Both 9808 An Anthology of 10th Year Indonesian Reform, a compilation of several short films, and Blind Pig Who Wants To Fly, directed by Edwin and awarded with the FIPRESCI prize at 38th IFFR, deal with the uprising of Chinese-Indonesian identity rights after the end of Suharto’s dictatorship by inquiring those questions in relation with the Indonesia’s very near past. Although the movies were conceived separately, they could be seen as a double portrait, a diptych in which one, 9808 An Anthology of 10th Year Indonesian Reform, enlightens the other and might function as a prologue of what Edwin shows in his allegoric Blind Pig Who Wants To Fly. Both, however, are built up from fragments — short films and a kaleidoscopic structure on the other hand — that finally conform a mosaic that mirrors the Jakarta riots of May 1998 and its consequences.

Scriptwriter Prima Rusdi is the man behind 9808 An Anthology of 10th Year Indonesian Reform: he encouraged ten young filmmakers to look back on May in 1998. In the short film Sugiharti Halim, director Ariani Darmawan wants to ask the audience what does a name mean, by remembering the law that forced the Ethnic-Chinese to adopt an Indonesian sounding name. Changing identities are also the topic of Chronicles of a (former) Demonstrator, directed by Wisnu Suryapratama, Yesterday, directed by Otty Widasari, and Hafiz’s Meet Jen: the first follows the filmmaker, one of the main activists during the students demonstrations of May 1998 and now a former father and husband; the second, examines different stages of two women life, with the Jakarta riots in mind; and the last short film also follows a man, Jen, whose life has not been transformed nor affected by Indonesia political changes. The other short films (Where Was I?, by Anggun Priambodo, Happiness Morning Light, directed by Ifa Isfansyah, A Letter of Unprotected Memories, by Lucky Kuswandi, The Unfinished One, by Ucu Agustin, Our School, Our Lives, directed by Steve Pillar Setiabudi) gives us the clues of the importance of the end of the New Order government in relation with the ethnic-Chinese conflict in Indonesia.

Edwin is also present in the short film anthology with his work Trip to the Wound, in which a young man and a young woman meet in a travel bus and begin talking about wounds, physical and mental; but what we find in this previous work has nothing to do with his feature debut. Blind Pig Who Wants To Flycertainly is a very brave and challenging movie. With its radical non-linear storytelling and their powerful and sometimes obscure metaphors, Edwin tells the situation of the ethnic-Chinese community through the perspective of the minority itself. At the first sequence, a couple of badminton players are playing a match and suddenly one little boy asked his father which of both is supposed to be Indonesian, because he cannot distinguish. Confusion and rejection of the own identity are at least, the main topics in the movie: Chinese-Indonesian are shown as someone who is waiting for something to blow up, someone being screwed up by Indonesian, someone confused with its own identity. Linda’s father is surely the character that best represent these ideas. He is a blind dentist who is pretending at the movie to be another person and he doesn’t care the price he has to pay in order to achieve his ultimate goal, not to be Chinese.

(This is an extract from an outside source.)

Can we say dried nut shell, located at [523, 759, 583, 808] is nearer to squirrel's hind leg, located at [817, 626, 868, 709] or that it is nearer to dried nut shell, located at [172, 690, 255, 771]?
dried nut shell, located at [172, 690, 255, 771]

The unclear structure of the film points even more the uneasy situation of this minority in their own country. The audience might feel the movie is a mess, but its repeated confusion, its puzzle narrative and its allegoric mechanisms are only elements of a powerful mise en scène. However, we’ll hardly guess what the overuse of Stevie Wonder’s “I just call to say I love you” means, but, ultimately, the form of the film is the reflection of what the story is trying to explain: how difficult has always been to be Chinese in Indonesia.

Paula Arantzazu Ruiz. After studying English Philology at University of Barcelona and Journalism at Universitat Pompeu Fabra, Paula Arantzazu Ruiz begins working as a journalist. “Go-Mag” magazine, “ADN” daily newspaper, “Cultura/s” and “ScannerFM” are some of the media she has contributed with.